◆ **REQUEST**
Copy out every one of the items below word for word, but leave the pictures out.
[start]
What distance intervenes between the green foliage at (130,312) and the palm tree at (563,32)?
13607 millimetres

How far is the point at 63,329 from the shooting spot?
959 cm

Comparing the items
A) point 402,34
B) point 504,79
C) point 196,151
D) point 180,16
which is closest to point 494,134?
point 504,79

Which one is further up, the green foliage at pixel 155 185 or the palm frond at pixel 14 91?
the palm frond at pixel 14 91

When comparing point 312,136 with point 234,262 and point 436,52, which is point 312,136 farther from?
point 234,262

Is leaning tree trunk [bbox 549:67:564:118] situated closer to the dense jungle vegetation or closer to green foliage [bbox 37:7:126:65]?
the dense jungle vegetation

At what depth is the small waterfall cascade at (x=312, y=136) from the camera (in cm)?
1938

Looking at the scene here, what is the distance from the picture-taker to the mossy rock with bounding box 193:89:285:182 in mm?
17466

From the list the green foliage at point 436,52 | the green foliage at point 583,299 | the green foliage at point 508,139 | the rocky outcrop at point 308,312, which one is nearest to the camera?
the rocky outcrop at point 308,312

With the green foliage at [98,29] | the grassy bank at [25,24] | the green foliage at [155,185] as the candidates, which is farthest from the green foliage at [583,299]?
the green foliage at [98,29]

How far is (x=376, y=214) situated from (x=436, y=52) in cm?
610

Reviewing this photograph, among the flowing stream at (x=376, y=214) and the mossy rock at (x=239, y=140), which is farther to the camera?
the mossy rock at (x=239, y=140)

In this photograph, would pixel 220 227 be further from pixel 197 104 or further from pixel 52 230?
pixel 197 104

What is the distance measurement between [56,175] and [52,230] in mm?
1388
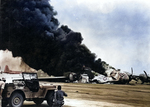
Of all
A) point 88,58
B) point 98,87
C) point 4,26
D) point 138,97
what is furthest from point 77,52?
point 4,26

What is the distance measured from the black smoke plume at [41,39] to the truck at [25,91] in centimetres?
203

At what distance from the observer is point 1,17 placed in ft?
40.2

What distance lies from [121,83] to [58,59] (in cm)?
325

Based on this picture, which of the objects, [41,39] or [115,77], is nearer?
[115,77]

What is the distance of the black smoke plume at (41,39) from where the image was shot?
33.7ft

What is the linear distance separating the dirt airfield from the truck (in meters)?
0.76

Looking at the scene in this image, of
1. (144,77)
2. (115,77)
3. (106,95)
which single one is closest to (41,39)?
(115,77)

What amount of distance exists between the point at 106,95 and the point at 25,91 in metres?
3.19

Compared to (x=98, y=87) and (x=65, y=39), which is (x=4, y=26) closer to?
(x=65, y=39)

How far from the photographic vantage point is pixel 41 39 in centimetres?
1159

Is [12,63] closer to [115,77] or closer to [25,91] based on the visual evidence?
[25,91]

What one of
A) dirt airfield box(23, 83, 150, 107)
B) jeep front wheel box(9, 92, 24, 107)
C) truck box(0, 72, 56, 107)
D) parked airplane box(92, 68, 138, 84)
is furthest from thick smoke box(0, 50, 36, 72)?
parked airplane box(92, 68, 138, 84)

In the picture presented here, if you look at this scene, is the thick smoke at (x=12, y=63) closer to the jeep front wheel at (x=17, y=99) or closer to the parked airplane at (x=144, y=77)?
the jeep front wheel at (x=17, y=99)

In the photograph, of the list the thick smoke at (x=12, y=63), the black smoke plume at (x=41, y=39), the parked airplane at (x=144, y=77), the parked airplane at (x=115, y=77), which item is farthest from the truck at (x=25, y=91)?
the parked airplane at (x=144, y=77)
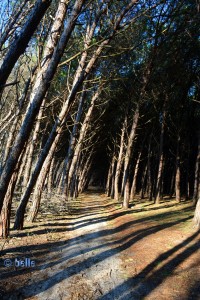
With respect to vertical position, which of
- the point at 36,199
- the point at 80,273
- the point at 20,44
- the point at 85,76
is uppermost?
the point at 85,76

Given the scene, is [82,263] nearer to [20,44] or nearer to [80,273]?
[80,273]

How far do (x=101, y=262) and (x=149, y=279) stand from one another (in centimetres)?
149

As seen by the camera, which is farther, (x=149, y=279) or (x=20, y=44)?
(x=149, y=279)

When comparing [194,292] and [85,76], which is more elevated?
[85,76]

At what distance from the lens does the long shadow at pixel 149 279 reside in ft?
19.3

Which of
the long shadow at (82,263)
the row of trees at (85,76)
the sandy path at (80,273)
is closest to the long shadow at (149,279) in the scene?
the sandy path at (80,273)

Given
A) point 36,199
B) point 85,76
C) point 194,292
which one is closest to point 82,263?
point 194,292

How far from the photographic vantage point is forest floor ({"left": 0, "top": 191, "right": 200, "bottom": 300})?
5854 millimetres

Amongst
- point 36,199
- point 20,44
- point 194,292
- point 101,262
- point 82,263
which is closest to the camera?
point 20,44

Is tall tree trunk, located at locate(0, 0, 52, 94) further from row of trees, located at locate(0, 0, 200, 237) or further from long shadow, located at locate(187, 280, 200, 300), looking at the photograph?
long shadow, located at locate(187, 280, 200, 300)

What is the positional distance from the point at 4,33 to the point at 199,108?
19.1 m

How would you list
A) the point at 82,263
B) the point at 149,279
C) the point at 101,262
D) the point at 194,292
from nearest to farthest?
the point at 194,292, the point at 149,279, the point at 82,263, the point at 101,262

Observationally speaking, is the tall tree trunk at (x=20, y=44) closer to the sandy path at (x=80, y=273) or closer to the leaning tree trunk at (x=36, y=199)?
the sandy path at (x=80, y=273)

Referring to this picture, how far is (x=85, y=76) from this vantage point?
10.7 meters
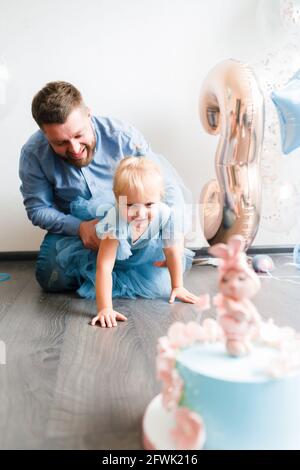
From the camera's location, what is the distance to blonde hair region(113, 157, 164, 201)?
1.37 metres

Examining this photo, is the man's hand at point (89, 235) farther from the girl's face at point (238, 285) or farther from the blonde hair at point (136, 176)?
the girl's face at point (238, 285)

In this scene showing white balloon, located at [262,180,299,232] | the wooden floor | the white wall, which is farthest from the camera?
the white wall

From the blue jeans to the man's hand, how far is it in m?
0.15

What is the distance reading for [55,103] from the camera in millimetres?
1521

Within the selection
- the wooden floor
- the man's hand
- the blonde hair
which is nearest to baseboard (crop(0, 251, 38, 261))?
the wooden floor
[end]
◆ **SOLUTION FOR THIS PROBLEM**
What distance intervenes between the green foliage at (130,312) and the palm tree at (563,32)?
13607 millimetres

How far is the point at 63,329 from the shooting spot?
959 cm

Comparing the items
A) point 402,34
B) point 504,79
C) point 196,151
D) point 180,16
which is closest to point 494,134?
point 504,79

Which one is further up, the green foliage at pixel 155 185 or the palm frond at pixel 14 91?
the palm frond at pixel 14 91

When comparing point 312,136 with point 234,262 and point 436,52, which is point 312,136 farther from?
point 234,262

Is leaning tree trunk [bbox 549:67:564:118] situated closer to the dense jungle vegetation or closer to green foliage [bbox 37:7:126:65]?
the dense jungle vegetation

At what depth is the small waterfall cascade at (x=312, y=136) from the camera (in cm)?
1938

Looking at the scene here, what is the distance from the picture-taker to the mossy rock with bounding box 193:89:285:182 in mm?
17466

From the list the green foliage at point 436,52 | the green foliage at point 583,299 | the green foliage at point 508,139 | the rocky outcrop at point 308,312, which one is nearest to the camera?
the rocky outcrop at point 308,312

With the green foliage at [98,29] | the grassy bank at [25,24] | the green foliage at [155,185] as the candidates, which is farthest from the green foliage at [583,299]?
the green foliage at [98,29]

How far is (x=376, y=214) situated from (x=436, y=52) in cm?
610

Reviewing this photograph, among the flowing stream at (x=376, y=214) and the mossy rock at (x=239, y=140), which is farther to the camera?
the mossy rock at (x=239, y=140)

In this photograph, would pixel 220 227 be further from pixel 197 104 or further from pixel 52 230?
pixel 197 104

What is the distance measurement between [56,175] and [52,230] in mm?
1388
Of all
A) point 88,58
B) point 98,87
C) point 4,26
D) point 138,97
what is furthest from point 77,52?
point 4,26

What is the distance measured from the black smoke plume at [41,39] to the truck at [25,91] in centimetres?
203

At what distance from the observer is point 1,17 placed in ft?
40.2

What distance lies from [121,83] to [58,59] (in cm)?
325

Based on this picture, which of the objects, [41,39] or [115,77], is nearer?
[115,77]

What is the distance of the black smoke plume at (41,39) from where the image was shot?
33.7ft

What is the linear distance separating the dirt airfield from the truck (in meters)?
0.76

Looking at the scene in this image, of
1. (144,77)
2. (115,77)
3. (106,95)
which single one is closest to (41,39)?
(115,77)

What amount of distance exists between the point at 106,95 and the point at 25,91 in metres?
3.19

Compared to (x=98, y=87) and (x=65, y=39), which is (x=4, y=26) closer to?
(x=65, y=39)

How far from the photographic vantage point is pixel 41 39 in centimetres?
1159

Is [12,63] closer to [115,77] or closer to [25,91] based on the visual evidence?
[25,91]

What one of
A) dirt airfield box(23, 83, 150, 107)
B) jeep front wheel box(9, 92, 24, 107)
C) truck box(0, 72, 56, 107)
D) parked airplane box(92, 68, 138, 84)
is furthest from thick smoke box(0, 50, 36, 72)?
parked airplane box(92, 68, 138, 84)

In the picture presented here, if you look at this scene, is the thick smoke at (x=12, y=63) closer to the jeep front wheel at (x=17, y=99) or closer to the parked airplane at (x=144, y=77)?
the jeep front wheel at (x=17, y=99)

In the photograph, of the list the thick smoke at (x=12, y=63), the black smoke plume at (x=41, y=39), the parked airplane at (x=144, y=77), the parked airplane at (x=115, y=77), which item is farthest from the truck at (x=25, y=91)?
the parked airplane at (x=144, y=77)
With respect to vertical position, which of
- the point at 36,199
- the point at 80,273
- the point at 20,44
- the point at 85,76
is uppermost?
the point at 85,76

Given the scene, is [82,263] nearer to [20,44] or nearer to [80,273]?
[80,273]

How far do (x=101, y=262) and (x=149, y=279) stand from one another (in centimetres)?
149

As seen by the camera, which is farther, (x=149, y=279) or (x=20, y=44)?
(x=149, y=279)

When comparing [194,292] and [85,76], which is more elevated?
[85,76]

At what distance from the lens does the long shadow at pixel 149 279 reside in ft?
19.3

Which of
the long shadow at (82,263)
the row of trees at (85,76)
the sandy path at (80,273)
is closest to the long shadow at (149,279) in the scene?
the sandy path at (80,273)

Given
A) point 36,199
B) point 85,76
C) point 194,292
which one is closest to point 82,263?
point 194,292

How far from the photographic vantage point is forest floor ({"left": 0, "top": 191, "right": 200, "bottom": 300})?
5854 millimetres

Amongst
- point 36,199
- point 20,44
- point 194,292
- point 101,262
- point 82,263
which is closest to the camera?
point 20,44

Is tall tree trunk, located at locate(0, 0, 52, 94) further from row of trees, located at locate(0, 0, 200, 237) or further from long shadow, located at locate(187, 280, 200, 300), looking at the photograph?
long shadow, located at locate(187, 280, 200, 300)

What is the positional distance from the point at 4,33 to the point at 199,108?
19.1 m

How would you list
A) the point at 82,263
B) the point at 149,279
C) the point at 101,262
D) the point at 194,292
from nearest to farthest?
the point at 194,292, the point at 149,279, the point at 82,263, the point at 101,262

Observationally speaking, is the tall tree trunk at (x=20, y=44) closer to the sandy path at (x=80, y=273) or closer to the leaning tree trunk at (x=36, y=199)?
the sandy path at (x=80, y=273)

Referring to this picture, how far is (x=85, y=76) from this vantage point?
10.7 meters
From the camera's location, what is the distance to blonde hair region(113, 157, 164, 201)?
1.37 metres

Examining this photo, is the man's hand at point (89, 235) farther from the girl's face at point (238, 285) or farther from the blonde hair at point (136, 176)?
the girl's face at point (238, 285)

In this scene showing white balloon, located at [262,180,299,232] | the wooden floor | the white wall, which is farthest from the camera?
the white wall

From the blue jeans to the man's hand, how far is it in m?
0.15

What is the distance reading for [55,103] from the camera in millimetres?
1521

Within the selection
- the wooden floor
- the man's hand
- the blonde hair
which is nearest to baseboard (crop(0, 251, 38, 261))?
the wooden floor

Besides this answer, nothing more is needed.